Monday, December 28, 2009

The Origins of Frecklations

I am surrounded by freckles. The Captain has them, although hers are the lightest and sparsest of anyone in the family. The General has them all over his face. The Major is the most heavily freckled child of the three, the one who most closely resembles his mother. She doesn’t have a bare spot of skin that has seen the sun and not become covered with those little brown dots. And I love them. Every summer the Boss’ freckles regain their strength and turn a darker brown, like a rechargeable battery after a night on the charger. It’s one of the many things that I love about her.

It was at dinner two nights ago that I wondered aloud if it were possible to detect a specific pattern of freckles on each of their faces. Did genetics allow for the possibility that each person had an identical spread of freckles in the same location much like a mole or a birth mark can be passed from one generation to the next, or were their freckles truly randomly spread? They each have so many freckles that it would be hard to detect a pattern just looking at them during daily interaction. We’d have to look at close-up pictures of their faces side-by-side.

“Do you mean a frecklation?” General Mayhem asked.

“Yes!” I laughed. “Freckle constellations on your faces.”

While the Boss patiently shook her head, we discussed possible names and stories for freckles on the nose, the cheek, or the chin. It could make for a fun homeschooling creative writing project. She thought that she had heard every freckle joke possible by this point in her life. That was before she met me and our heavily speckled off spring.

“Did you know that the word ‘constellation” is actually a mistranslation of the word ‘constipation’?” the General asked.

“Constipationem” and “ Constellationem” are fairly close. I guess it is possible.

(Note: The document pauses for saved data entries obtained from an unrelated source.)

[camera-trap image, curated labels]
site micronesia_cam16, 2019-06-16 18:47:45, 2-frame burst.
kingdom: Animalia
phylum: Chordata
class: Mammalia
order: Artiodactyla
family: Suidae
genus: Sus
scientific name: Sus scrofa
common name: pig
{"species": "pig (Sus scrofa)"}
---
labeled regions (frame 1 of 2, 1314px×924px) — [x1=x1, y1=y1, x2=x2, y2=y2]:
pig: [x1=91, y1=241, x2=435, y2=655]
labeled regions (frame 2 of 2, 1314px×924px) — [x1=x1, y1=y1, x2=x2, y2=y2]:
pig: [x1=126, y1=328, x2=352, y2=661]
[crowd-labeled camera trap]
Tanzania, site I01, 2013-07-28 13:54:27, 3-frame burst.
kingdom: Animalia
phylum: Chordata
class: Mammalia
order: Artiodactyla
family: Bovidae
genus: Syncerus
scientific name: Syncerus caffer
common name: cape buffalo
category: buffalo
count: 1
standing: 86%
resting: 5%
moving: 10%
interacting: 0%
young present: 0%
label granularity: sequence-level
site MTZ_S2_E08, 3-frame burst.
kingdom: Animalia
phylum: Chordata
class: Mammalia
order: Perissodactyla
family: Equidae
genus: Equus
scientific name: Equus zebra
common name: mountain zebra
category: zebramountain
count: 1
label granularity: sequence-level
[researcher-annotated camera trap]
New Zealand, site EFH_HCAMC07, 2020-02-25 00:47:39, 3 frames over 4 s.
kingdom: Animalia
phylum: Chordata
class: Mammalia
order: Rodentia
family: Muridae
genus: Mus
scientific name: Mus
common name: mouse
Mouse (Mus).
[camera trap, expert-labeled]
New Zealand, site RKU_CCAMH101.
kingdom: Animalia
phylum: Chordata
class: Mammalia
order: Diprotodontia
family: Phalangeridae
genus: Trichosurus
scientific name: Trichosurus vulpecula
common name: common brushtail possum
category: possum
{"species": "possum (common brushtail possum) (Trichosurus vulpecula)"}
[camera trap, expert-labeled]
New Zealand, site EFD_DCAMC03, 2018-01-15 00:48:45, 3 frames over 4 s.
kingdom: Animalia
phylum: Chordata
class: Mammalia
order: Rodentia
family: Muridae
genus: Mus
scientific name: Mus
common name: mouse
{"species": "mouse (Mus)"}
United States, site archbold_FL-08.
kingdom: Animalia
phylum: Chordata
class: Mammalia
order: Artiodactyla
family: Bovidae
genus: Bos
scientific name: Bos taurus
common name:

“Does that date back to the time when the commode was outside and people who were waiting to go had nothing better to do than sit and look at the nighttime sky?” I asked.

The General started to laugh. The Boss grimaced.

“I suppose if you were pushing hard you might see double.” I puffed out my cheeks and made my eyes bulge. “That would explain Gemini, the twins.”

Since it was dinner, I reminded the young lad that we were pushing the envelope of acceptable dinner conversation quite far, a comment that received a nod of approval from the Boss. We dropped the subject.

It is fun to watch the General’s mind work. Some of the stuff he comes up with is original, surprising, and very funny. He’s a good set-up man. When he learns to finish the joke, I think he’s going to give me quite the challenge.

If anyone does assign a Frecklation myth as a writing project, let me know. We’ll post them here.

7 comments:

Oklahoma Granny said...

Your family possesses the most wonderful imaginations!

Kathleen said...

Love your dinnertime conversation!! I'll have to introduce the frecklation theory to my oldest; I'm sure she'd be game to enter the world of myths and legends on freckles.

CrossView said...

You sure you shouldn't rename The Boss "The Saint"? ;o)

Kid said...

I'm working on it right now Arby

Linda said...

My oldest was a born with a freckle on the plam of her hand. We named it Ethel.

GingerB said...

I'll be excited to see where this goes, since my husband is so freckled my daughter says he is "all dotty" and together we produced two of the palest people ever. I have always liked thinking of freckles as fairy kisses, and it is extra fun to tell Lord Honey that fairies love him. I am sure fairies think highly of the Boss or she wouldn't be so well blessed.

TobyBo said...

IMHO, the General needs a blog of his own.